> _DATA FOR THE TASK_:
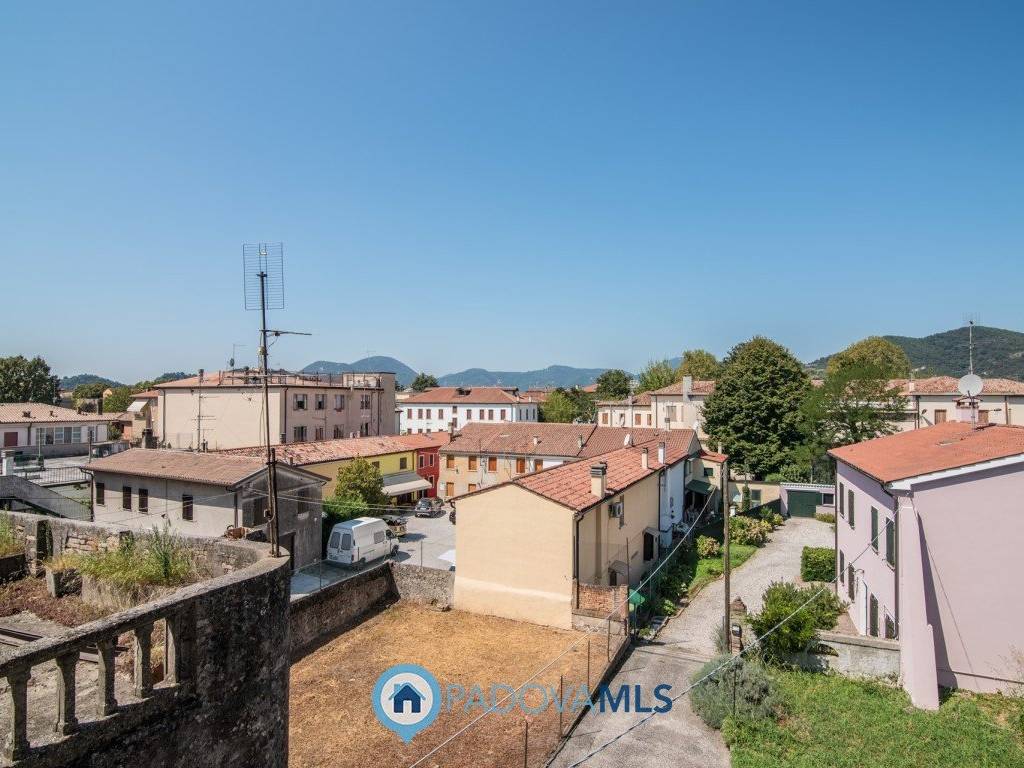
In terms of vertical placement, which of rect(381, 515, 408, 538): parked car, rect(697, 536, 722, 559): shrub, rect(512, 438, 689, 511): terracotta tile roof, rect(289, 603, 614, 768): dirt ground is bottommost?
rect(697, 536, 722, 559): shrub

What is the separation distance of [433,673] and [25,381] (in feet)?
276

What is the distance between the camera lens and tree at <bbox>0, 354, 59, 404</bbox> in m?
71.1

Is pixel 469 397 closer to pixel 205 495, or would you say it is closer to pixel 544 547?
pixel 205 495

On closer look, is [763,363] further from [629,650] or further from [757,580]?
[629,650]

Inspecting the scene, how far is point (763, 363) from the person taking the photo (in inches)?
1747

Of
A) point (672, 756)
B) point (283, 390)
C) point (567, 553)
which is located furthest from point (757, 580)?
point (283, 390)

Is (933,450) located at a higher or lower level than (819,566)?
higher

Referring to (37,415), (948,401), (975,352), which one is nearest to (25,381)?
(37,415)

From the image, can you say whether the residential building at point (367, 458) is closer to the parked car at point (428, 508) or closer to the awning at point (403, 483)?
the awning at point (403, 483)

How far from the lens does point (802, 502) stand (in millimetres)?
35969

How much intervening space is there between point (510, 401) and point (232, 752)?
64726mm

> _REQUIREMENT_: Retype all of the data above line for line, without changing any wording or numbers. Leave the pictures out.

> _ANSWER TO THE PROBLEM_:
In terms of vertical placement, which of rect(381, 515, 408, 538): parked car, rect(697, 536, 722, 559): shrub, rect(512, 438, 689, 511): terracotta tile roof, rect(289, 603, 614, 768): dirt ground is bottommost?
rect(697, 536, 722, 559): shrub

What is the separation distance of [433,673] and [25,381] (in feet)?
276

What is the distance between the camera lens and tree at <bbox>0, 354, 59, 404</bbox> in m?
71.1

Is pixel 469 397 closer to pixel 205 495, or would you say it is closer to pixel 544 547?
pixel 205 495

On closer look, is [763,363] further from [629,650] or further from [757,580]?
[629,650]

Inspecting the scene, how far is point (763, 363) from the person taking the photo (in inches)?
1747

Of
A) point (672, 756)
B) point (283, 390)
C) point (567, 553)
which is located furthest from point (757, 580)?
point (283, 390)

Is (933,450) located at a higher or lower level than (819,566)?
higher

Referring to (37,415), (948,401), (975,352), which one is nearest to (25,381)?
(37,415)

From the image, can you say whether the residential building at point (367, 458) is closer to the parked car at point (428, 508) or closer to the awning at point (403, 483)?
the awning at point (403, 483)

How far from the lens does point (802, 502) stand (in millimetres)?
35969

How much intervening space is there between point (510, 401) and point (232, 752)?
64726mm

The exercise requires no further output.